● **REQUIRED TASK**
Pull out every line of the material below word for word, keeping the original order and leaving nothing out.
# DATASET CONTENT start
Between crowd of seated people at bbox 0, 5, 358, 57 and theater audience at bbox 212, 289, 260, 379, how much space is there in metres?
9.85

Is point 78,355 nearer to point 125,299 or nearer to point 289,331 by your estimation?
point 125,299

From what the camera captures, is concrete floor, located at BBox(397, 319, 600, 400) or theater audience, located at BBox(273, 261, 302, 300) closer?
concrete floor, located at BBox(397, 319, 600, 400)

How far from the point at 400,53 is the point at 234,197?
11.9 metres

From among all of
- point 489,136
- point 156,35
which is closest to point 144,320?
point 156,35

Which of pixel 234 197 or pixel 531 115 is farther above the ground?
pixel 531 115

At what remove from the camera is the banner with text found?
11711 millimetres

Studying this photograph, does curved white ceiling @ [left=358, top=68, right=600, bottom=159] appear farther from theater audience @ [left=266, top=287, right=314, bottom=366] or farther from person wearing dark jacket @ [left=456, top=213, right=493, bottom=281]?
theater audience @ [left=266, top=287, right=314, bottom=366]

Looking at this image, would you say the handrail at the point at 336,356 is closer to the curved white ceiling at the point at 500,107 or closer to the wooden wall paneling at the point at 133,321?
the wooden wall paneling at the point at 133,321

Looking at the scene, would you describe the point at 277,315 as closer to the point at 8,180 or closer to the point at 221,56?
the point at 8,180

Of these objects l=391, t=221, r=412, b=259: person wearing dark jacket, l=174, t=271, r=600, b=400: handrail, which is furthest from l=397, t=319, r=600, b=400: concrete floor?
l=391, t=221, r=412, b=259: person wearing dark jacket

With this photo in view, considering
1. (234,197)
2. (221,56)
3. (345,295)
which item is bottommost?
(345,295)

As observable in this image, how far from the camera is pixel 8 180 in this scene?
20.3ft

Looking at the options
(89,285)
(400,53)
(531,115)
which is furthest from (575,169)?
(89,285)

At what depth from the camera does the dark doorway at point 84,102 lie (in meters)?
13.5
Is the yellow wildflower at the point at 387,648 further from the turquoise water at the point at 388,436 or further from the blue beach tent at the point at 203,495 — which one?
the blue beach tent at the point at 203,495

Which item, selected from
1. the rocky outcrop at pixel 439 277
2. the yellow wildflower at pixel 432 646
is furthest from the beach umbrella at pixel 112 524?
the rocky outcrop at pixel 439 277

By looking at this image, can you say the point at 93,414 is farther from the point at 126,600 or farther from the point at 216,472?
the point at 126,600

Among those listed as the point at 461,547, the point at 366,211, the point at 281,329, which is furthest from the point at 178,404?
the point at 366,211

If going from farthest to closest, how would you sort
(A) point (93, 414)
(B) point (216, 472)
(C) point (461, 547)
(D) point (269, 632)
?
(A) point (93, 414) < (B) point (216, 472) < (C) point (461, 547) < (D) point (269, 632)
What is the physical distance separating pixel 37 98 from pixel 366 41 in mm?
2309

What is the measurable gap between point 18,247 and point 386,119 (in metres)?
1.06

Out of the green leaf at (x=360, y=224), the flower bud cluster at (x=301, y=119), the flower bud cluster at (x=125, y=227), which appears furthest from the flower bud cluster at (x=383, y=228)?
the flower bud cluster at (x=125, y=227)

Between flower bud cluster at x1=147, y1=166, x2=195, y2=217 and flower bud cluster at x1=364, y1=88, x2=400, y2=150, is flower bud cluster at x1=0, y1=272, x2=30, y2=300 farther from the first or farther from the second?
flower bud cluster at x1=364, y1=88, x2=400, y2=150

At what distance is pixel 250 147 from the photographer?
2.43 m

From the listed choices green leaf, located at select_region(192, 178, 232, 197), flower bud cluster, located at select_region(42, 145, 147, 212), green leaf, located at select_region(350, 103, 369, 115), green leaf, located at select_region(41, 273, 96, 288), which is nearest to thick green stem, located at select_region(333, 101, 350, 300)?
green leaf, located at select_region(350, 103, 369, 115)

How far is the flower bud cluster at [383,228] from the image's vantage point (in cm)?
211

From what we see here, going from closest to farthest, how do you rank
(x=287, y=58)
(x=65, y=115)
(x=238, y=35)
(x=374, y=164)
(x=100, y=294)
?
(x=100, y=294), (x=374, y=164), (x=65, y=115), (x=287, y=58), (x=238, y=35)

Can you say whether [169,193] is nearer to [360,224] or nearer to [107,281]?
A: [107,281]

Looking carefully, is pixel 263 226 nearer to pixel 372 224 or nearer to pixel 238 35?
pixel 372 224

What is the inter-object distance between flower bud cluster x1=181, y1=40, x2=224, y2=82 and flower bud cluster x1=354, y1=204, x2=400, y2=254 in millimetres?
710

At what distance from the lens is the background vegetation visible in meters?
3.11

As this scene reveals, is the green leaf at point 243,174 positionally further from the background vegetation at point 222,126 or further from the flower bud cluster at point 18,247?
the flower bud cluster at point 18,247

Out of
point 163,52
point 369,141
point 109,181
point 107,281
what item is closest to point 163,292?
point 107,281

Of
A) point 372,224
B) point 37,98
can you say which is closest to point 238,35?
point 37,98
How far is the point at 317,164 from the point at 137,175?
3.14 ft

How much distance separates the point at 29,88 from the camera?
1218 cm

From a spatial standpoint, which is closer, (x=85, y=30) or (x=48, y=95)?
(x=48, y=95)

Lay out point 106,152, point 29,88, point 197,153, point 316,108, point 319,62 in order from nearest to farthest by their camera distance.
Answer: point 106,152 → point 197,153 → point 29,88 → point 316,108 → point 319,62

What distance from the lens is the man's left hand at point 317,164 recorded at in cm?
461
# DATASET CONTENT end
● **CORRECT OUTPUT**
Between crowd of seated people at bbox 0, 5, 358, 57 and theater audience at bbox 212, 289, 260, 379, how much space is there in metres?
9.85

Is point 78,355 nearer to point 125,299 or nearer to point 289,331 by your estimation?
point 125,299

From what the camera captures, is concrete floor, located at BBox(397, 319, 600, 400) or theater audience, located at BBox(273, 261, 302, 300) closer?
concrete floor, located at BBox(397, 319, 600, 400)

How far from the point at 400,53 is the point at 234,197?
11.9 metres

From among all of
- point 489,136
- point 156,35
which is closest to point 144,320?
point 156,35

Which of pixel 234 197 or pixel 531 115 is farther above the ground?
pixel 531 115

At what remove from the camera is the banner with text found?
11711 millimetres

Studying this photograph, does curved white ceiling @ [left=358, top=68, right=600, bottom=159] appear farther from theater audience @ [left=266, top=287, right=314, bottom=366] or farther from person wearing dark jacket @ [left=456, top=213, right=493, bottom=281]?
theater audience @ [left=266, top=287, right=314, bottom=366]

Looking at this image, would you say the handrail at the point at 336,356 is closer to the curved white ceiling at the point at 500,107 or closer to the wooden wall paneling at the point at 133,321?
the wooden wall paneling at the point at 133,321

Looking at the scene, would you describe the point at 277,315 as closer to the point at 8,180 or closer to the point at 221,56?
the point at 8,180

Of these objects l=391, t=221, r=412, b=259: person wearing dark jacket, l=174, t=271, r=600, b=400: handrail, which is furthest from l=397, t=319, r=600, b=400: concrete floor?
l=391, t=221, r=412, b=259: person wearing dark jacket

With this photo in view, considering
1. (234,197)
2. (221,56)
3. (345,295)
which item is bottommost?
(345,295)

As observable in this image, how far from the camera is pixel 8 180 in this scene?
20.3ft

Looking at the options
(89,285)
(400,53)
(531,115)
which is furthest from (575,169)?
(89,285)

At what depth from the camera does the dark doorway at point 84,102 lie (in meters)?
13.5
Is the yellow wildflower at the point at 387,648 further from the turquoise water at the point at 388,436 or further from the blue beach tent at the point at 203,495 — which one?
the blue beach tent at the point at 203,495

Which item, selected from
1. the rocky outcrop at pixel 439 277
2. the yellow wildflower at pixel 432 646
is furthest from the beach umbrella at pixel 112 524?
the rocky outcrop at pixel 439 277

By looking at this image, can you say the point at 93,414 is farther from the point at 126,600 or farther from the point at 216,472?
the point at 126,600

Among those listed as the point at 461,547, the point at 366,211, the point at 281,329, which is furthest from the point at 178,404?
the point at 366,211

If going from farthest to closest, how would you sort
(A) point (93, 414)
(B) point (216, 472)
(C) point (461, 547)
(D) point (269, 632)
?
(A) point (93, 414) < (B) point (216, 472) < (C) point (461, 547) < (D) point (269, 632)
What is the physical distance separating pixel 37 98 from pixel 366 41 in mm?
2309

What is the measurable gap between point 18,247 and point 386,119 (in metres)?
1.06

Out of the green leaf at (x=360, y=224), the flower bud cluster at (x=301, y=119), the flower bud cluster at (x=125, y=227), which appears furthest from the flower bud cluster at (x=383, y=228)?
the flower bud cluster at (x=125, y=227)

Between flower bud cluster at x1=147, y1=166, x2=195, y2=217 and flower bud cluster at x1=364, y1=88, x2=400, y2=150, is flower bud cluster at x1=0, y1=272, x2=30, y2=300 farther from the first or farther from the second?
flower bud cluster at x1=364, y1=88, x2=400, y2=150

At what distance is pixel 250 147 from the photographer?
2.43 m

From the listed choices green leaf, located at select_region(192, 178, 232, 197), flower bud cluster, located at select_region(42, 145, 147, 212), green leaf, located at select_region(350, 103, 369, 115), green leaf, located at select_region(41, 273, 96, 288), which is nearest to thick green stem, located at select_region(333, 101, 350, 300)?
green leaf, located at select_region(350, 103, 369, 115)

How far is the flower bud cluster at [383,228] from the image's vantage point (in cm)?
211

From what we see here, going from closest to farthest, how do you rank
(x=287, y=58)
(x=65, y=115)
(x=238, y=35)
(x=374, y=164)
(x=100, y=294)
?
(x=100, y=294), (x=374, y=164), (x=65, y=115), (x=287, y=58), (x=238, y=35)

Can you say whether [169,193] is nearer to [360,224] or nearer to [107,281]?
A: [107,281]

Looking carefully, is pixel 263 226 nearer to pixel 372 224 or nearer to pixel 238 35?
pixel 372 224

What is the inter-object distance between flower bud cluster x1=181, y1=40, x2=224, y2=82 and flower bud cluster x1=354, y1=204, x2=400, y2=254 in millimetres?
710

At what distance from the lens is the background vegetation visible in meters?
3.11

As this scene reveals, is the green leaf at point 243,174 positionally further from the background vegetation at point 222,126 or further from the flower bud cluster at point 18,247?
the flower bud cluster at point 18,247

Out of
point 163,52
point 369,141
point 109,181
point 107,281
what item is closest to point 163,292?
point 107,281

Of
A) point 372,224
B) point 37,98
can you say which is closest to point 238,35?
point 37,98
How far is the point at 317,164 from the point at 137,175?
3.14 ft

How much distance separates the point at 29,88 from the camera?
1218 cm

From a spatial standpoint, which is closer, (x=85, y=30) or (x=48, y=95)?
(x=48, y=95)

Lay out point 106,152, point 29,88, point 197,153, point 316,108, point 319,62 in order from nearest to farthest by their camera distance.
Answer: point 106,152 → point 197,153 → point 29,88 → point 316,108 → point 319,62

What distance from the lens is the man's left hand at point 317,164 recorded at in cm?
461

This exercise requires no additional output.